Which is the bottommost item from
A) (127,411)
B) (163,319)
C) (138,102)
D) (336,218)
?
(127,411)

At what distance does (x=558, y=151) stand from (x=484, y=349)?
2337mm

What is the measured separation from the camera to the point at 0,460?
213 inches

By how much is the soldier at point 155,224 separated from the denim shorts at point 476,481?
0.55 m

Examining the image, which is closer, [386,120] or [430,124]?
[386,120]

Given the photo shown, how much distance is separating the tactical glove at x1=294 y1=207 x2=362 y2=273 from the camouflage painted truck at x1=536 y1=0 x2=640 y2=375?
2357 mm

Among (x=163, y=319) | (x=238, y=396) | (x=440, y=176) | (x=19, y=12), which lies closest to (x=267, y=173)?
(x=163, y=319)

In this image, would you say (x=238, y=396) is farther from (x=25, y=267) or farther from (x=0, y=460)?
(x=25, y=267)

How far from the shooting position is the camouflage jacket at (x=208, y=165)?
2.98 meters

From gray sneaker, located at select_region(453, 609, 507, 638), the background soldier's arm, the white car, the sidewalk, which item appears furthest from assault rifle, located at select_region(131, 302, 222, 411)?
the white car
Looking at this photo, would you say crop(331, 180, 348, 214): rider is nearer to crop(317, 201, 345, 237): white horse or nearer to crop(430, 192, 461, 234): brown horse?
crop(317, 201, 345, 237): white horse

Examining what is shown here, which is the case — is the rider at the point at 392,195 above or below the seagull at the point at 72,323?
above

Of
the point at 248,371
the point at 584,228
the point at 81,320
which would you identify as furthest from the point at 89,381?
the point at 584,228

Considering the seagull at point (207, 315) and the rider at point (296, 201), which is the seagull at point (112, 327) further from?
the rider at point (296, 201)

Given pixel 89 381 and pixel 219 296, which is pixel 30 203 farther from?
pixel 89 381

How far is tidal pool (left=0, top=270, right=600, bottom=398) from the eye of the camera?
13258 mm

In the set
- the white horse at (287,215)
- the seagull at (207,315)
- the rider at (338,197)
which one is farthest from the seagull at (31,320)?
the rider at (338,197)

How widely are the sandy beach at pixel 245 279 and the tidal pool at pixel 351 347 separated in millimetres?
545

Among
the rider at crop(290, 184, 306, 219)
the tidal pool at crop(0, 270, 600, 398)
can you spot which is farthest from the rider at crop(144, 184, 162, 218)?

* **Problem to work on**
Rewrite all of the entries above, changing every "seagull" to "gull" and keeping everything else the same.

* **Task result**
Which is the bottommost item from
A) (127,411)
B) (163,319)
C) (138,102)
D) (336,218)
?
(127,411)

At what distance does (x=558, y=151) stand from (x=484, y=349)?
2337mm

What is the measured separation from the camera to the point at 0,460?
213 inches

By how much is the soldier at point 155,224 separated from the denim shorts at point 476,481?
0.55 m

Examining the image, which is closer, [386,120] or [430,124]?
[386,120]

Given the photo shown, how much distance is separating the tactical glove at x1=294 y1=207 x2=362 y2=273 from the camouflage painted truck at x1=536 y1=0 x2=640 y2=375?
2357 mm

Among (x=163, y=319) | (x=238, y=396) | (x=440, y=176) | (x=19, y=12), which lies closest to (x=267, y=173)?
(x=163, y=319)

In this image, would you say (x=238, y=396) is farther from (x=25, y=267) or farther from (x=0, y=460)?
(x=25, y=267)

How far from the shooting position is the camouflage jacket at (x=208, y=165)?
2.98 meters

From gray sneaker, located at select_region(453, 609, 507, 638), the background soldier's arm, the white car, the sidewalk, which item appears furthest from assault rifle, located at select_region(131, 302, 222, 411)?
the white car
Looking at this photo, would you say crop(331, 180, 348, 214): rider is nearer to crop(317, 201, 345, 237): white horse or nearer to crop(430, 192, 461, 234): brown horse?
crop(317, 201, 345, 237): white horse

Examining what is shown here, which is the case — is the rider at the point at 392,195 above or below the gull at the point at 72,323?
above

Of
the point at 248,371
the point at 584,228
the point at 81,320
which would you identify as furthest from the point at 89,381?
the point at 584,228

Considering the gull at point (207, 315) and the rider at point (296, 201), which is the gull at point (112, 327) further from?
the rider at point (296, 201)

Given pixel 89 381 and pixel 219 296, which is pixel 30 203 farther from?
pixel 89 381

How far is tidal pool (left=0, top=270, right=600, bottom=398) from the eye of the camera?
13258 mm

In the set
- the white horse at (287,215)
- the gull at (207,315)
- the rider at (338,197)
which one is farthest from the gull at (31,320)?
the rider at (338,197)

How widely are the sandy beach at pixel 245 279 and the tidal pool at pixel 351 347 separated in millimetres?
545

Among
the rider at crop(290, 184, 306, 219)
the tidal pool at crop(0, 270, 600, 398)
can you spot which is farthest from the rider at crop(144, 184, 162, 218)?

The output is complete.